▶ [Task objective]:
Put the items below into a JSON list of strings, one string per line, and leave out any blank lines.

------------------------------------------------------------

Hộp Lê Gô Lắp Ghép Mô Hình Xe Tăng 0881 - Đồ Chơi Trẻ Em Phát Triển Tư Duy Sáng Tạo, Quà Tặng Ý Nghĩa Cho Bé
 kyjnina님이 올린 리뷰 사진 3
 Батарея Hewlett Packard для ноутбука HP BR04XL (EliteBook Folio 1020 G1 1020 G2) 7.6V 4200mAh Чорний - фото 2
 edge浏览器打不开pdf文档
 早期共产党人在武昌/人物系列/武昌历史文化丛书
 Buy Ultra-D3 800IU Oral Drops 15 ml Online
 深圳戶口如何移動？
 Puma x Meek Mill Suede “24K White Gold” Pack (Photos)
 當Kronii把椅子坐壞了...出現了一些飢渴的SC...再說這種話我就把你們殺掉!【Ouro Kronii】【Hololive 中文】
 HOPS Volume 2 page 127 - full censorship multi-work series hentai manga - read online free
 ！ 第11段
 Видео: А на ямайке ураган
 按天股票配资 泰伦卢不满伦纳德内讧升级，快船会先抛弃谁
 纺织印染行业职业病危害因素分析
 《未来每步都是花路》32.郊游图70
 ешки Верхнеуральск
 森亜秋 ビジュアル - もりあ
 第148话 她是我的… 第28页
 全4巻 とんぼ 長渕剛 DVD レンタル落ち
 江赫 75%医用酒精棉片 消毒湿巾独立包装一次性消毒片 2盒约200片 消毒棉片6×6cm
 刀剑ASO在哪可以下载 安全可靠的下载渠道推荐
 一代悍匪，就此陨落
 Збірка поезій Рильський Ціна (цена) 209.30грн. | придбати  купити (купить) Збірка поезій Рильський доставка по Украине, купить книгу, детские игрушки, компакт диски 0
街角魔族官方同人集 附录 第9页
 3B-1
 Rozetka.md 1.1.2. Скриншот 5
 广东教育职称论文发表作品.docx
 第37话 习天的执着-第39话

------------------------------------------------------------

▶ [Finished exercise]:
[
  "Hộp Lê Gô Lắp Ghép Mô Hình Xe Tăng 0881 - Đồ Chơi Trẻ Em Phát Triển Tư Duy Sáng Tạo, Quà Tặng Ý Nghĩa Cho Bé",
  " kyjnina님이 올린 리뷰 사진 3",
  " Батарея Hewlett Packard для ноутбука HP BR04XL (EliteBook Folio 1020 G1 1020 G2) 7.6V 4200mAh Чорний - фото 2",
  " edge浏览器打不开pdf文档",
  " 早期共产党人在武昌/人物系列/武昌历史文化丛书",
  " Buy Ultra-D3 800IU Oral Drops 15 ml Online",
  " 深圳戶口如何移動\u0007\b\b？",
  " Puma x Meek Mill Suede “24K White Gold” Pack (Photos)",
  " 當Kronii把椅子坐壞了...出現了一些飢渴的SC...再說這種話我就把你們殺掉!【Ouro Kronii】【Hololive 中文】",
  " HOPS Volume 2 page 127 - full censorship multi-work series hentai manga - read online free",
  " ！ 第11段",
  " Видео: А на ямайке ураган",
  " 按天股票配资 泰伦卢不满伦纳德内讧升级，快船会先抛弃谁",
  " 纺织印染行业职业病危害因素分析",
  " 《未来每步都是花路》32.郊游图70",
  " ешки Верхнеуральск",
  " 森亜秋 ビジュアル - もりあ",
  " 第148话 她是我的… 第28页",
  " 全4巻 とんぼ 長渕剛 DVD レンタル落ち",
  " 江赫 75%医用酒精棉片 消毒湿巾独立包装一次性消毒片 2盒约200片 消毒棉片6×6cm",
  " 刀剑ASO在哪可以下载 安全可靠的下载渠道推荐",
  " 一代悍匪，就此陨落",
  " Збірка поезій Рильський Ціна (цена) 209.30грн. | придбати  купити (купить) Збірка поезій Рильський доставка по Украине, купить книгу, детские игрушки, компакт диски 0",
  "街角魔族官方同人集 附录 第9页",
  " 3B-1",
  " Rozetka.md 1.1.2. Скриншот 5",
  " 广东教育职称论文发表作品.docx",
  " 第37话 习天的执着-第39话"
]